YOUR TASK: Please copy out the entries below, substituting "distant building" for every "background building" and keeping everything else the same. Leave the pictures out of your copy.

'''

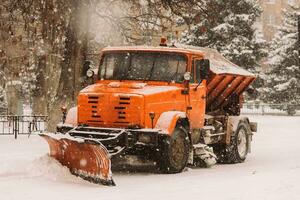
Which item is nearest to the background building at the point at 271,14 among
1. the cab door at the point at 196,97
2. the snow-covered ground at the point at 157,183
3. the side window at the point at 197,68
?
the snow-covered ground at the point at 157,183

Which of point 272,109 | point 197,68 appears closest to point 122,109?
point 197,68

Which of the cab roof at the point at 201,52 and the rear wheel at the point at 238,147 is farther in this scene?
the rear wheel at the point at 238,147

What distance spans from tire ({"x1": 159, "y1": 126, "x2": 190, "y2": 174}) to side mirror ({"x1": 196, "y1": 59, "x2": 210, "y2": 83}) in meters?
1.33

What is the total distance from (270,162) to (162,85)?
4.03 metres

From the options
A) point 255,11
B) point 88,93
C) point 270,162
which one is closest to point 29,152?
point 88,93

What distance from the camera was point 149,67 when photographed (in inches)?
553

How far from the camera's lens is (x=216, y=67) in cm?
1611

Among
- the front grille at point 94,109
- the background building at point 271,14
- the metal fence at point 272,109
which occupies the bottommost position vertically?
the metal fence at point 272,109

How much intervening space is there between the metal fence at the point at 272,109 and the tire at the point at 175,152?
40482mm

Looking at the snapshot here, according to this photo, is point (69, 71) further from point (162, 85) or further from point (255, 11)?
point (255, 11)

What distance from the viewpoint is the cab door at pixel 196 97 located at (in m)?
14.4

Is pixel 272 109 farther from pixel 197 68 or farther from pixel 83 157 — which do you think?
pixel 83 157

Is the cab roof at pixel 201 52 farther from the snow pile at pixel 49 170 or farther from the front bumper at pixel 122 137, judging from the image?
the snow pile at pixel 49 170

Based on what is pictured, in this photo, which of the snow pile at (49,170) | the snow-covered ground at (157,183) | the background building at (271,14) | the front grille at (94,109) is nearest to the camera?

'''

EXERCISE RESPONSE:
Which item is nearest to the distant building at the point at 271,14 among
1. the cab door at the point at 196,97
2. the snow-covered ground at the point at 157,183
3. the side window at the point at 197,68
?
the snow-covered ground at the point at 157,183

Which of point 272,109 | point 197,68 appears closest to point 122,109?
point 197,68

Which of the cab roof at the point at 201,52 and the rear wheel at the point at 238,147 is farther in this scene?
the rear wheel at the point at 238,147

What distance spans from tire ({"x1": 159, "y1": 126, "x2": 190, "y2": 174}) to side mirror ({"x1": 196, "y1": 59, "x2": 210, "y2": 83}) in meters?
1.33

What is the total distance from (270,162) to (162,85)?
4.03 metres

From the options
A) point 255,11
B) point 88,93
C) point 270,162
which one is closest to point 29,152?
point 88,93

What distance from the camera was point 149,67 when photographed (in inches)?
553

How far from the camera's lens is (x=216, y=67) in cm?
1611

Among
- the front grille at point 94,109
- the distant building at point 271,14
- the metal fence at point 272,109
which occupies the bottommost position vertically?
the metal fence at point 272,109

How much intervening space is there between the metal fence at the point at 272,109 and the tire at the point at 175,152?
40482mm

Looking at the snapshot here, according to this photo, is point (69, 71) further from point (162, 85) or further from point (255, 11)?
point (255, 11)

What distance from the viewpoint is the cab door at pixel 196 97 located at (in m)?
14.4

Is pixel 272 109 farther from pixel 197 68 or farther from pixel 83 157 — which do you think?
pixel 83 157

Is the cab roof at pixel 201 52 farther from the snow pile at pixel 49 170 or farther from the front bumper at pixel 122 137, judging from the image?
the snow pile at pixel 49 170

Based on what is pictured, in this photo, which of the snow pile at (49,170) | the snow-covered ground at (157,183) | the distant building at (271,14) | the front grille at (94,109) is nearest to the camera?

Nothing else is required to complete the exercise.